Het eerste pijnpunt moet volgens mij aangepakt worden via een strakkere regelgeving rond de minnelijke invordering van consumentenschulden. En de controle moet opgevoerd worden. Minister van Economie en Consumenten Kris Peeters zette daartoe via een wijziging van de incassowet in 2018 al een stapje in de goede richting, door het Netwerk tegen Armoede te machtigen om collectieve rechtszaken aan te spannen tegen bedrieglijke praktijken van incassobureaus. De stap had evenwel veel groter kunnen zijn, want tal van andere verdienstelijke voorstellen om de sector in een steviger harnas te murwen, zijn niet opgenomen in de wetswijziging van 2018. Een gemiste kans, die alsnog gegrepen kan worden door zijn opvolger Wouter Beke of de volgende federale regering. Wouter Beke heeft een verstrenging aangekondigd, maar op basis van wat in de media verschenen is, lijkt die niet zo ver te gaan als Kris Peeters’ voorstellen.
Niet alle heil moet verwacht worden van de overheid. Ook de schuldeisers zelf kunnen ertoe bijdragen dat de sector een stuk rechtvaardiger wordt. Zo moeten scholen en andere instellingen van algemeen belang maar eens goed nadenken of de invordering van de openstaande schulden via een incassobureau hun enige optie is. Als dat zo zou zijn, laat ze dan kiezen voor een bureau dat rigoureus de regelgeving naleeft, in volle transparantie en in overleg met het schoolbestuur.

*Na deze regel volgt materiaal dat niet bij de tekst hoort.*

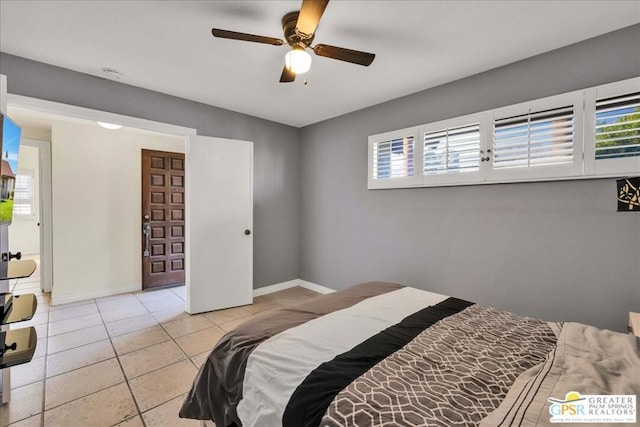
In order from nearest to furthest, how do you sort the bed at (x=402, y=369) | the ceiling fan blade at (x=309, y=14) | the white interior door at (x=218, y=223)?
1. the bed at (x=402, y=369)
2. the ceiling fan blade at (x=309, y=14)
3. the white interior door at (x=218, y=223)

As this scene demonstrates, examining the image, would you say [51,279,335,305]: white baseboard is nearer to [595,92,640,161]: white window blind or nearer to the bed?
the bed

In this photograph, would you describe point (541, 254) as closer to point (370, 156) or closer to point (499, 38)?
point (499, 38)

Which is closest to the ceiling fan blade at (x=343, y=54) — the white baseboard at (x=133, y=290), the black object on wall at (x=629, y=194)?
the black object on wall at (x=629, y=194)

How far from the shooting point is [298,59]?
1.78 metres

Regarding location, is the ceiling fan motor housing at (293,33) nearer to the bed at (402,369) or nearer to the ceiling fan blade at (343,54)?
the ceiling fan blade at (343,54)

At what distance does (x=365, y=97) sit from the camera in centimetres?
312

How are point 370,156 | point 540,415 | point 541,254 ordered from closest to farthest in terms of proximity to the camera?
point 540,415 → point 541,254 → point 370,156

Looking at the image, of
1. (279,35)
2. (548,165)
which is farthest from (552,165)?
(279,35)

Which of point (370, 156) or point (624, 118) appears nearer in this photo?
point (624, 118)

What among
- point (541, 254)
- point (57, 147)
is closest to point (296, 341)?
point (541, 254)

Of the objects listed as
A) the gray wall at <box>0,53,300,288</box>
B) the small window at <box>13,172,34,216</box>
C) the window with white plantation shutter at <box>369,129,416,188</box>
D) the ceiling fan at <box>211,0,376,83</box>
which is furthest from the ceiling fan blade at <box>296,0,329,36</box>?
the small window at <box>13,172,34,216</box>

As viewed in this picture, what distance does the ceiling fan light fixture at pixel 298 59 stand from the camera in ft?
5.79

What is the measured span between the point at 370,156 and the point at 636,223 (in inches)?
90.1

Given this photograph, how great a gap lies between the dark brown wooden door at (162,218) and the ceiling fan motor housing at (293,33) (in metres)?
3.29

Het tweede pijnpunt is dat laattijdige betalers hun rechten te weinig kennen. Dit vergt een volgehouden informatie- en sensibiliseringscampagne vanwege de bevoegde overheden. Het online meldpunt bij de FOD Economie en de mogelijke rol van belangenorganisaties zoals Testaankoop of het Netwerk tegen Armoede moeten veel meer onder de aandacht gebracht worden. Ook de intimiderende en misleidende inhoud van zo’n brief van een incassobureau moet maar eens wettelijk beteugeld worden.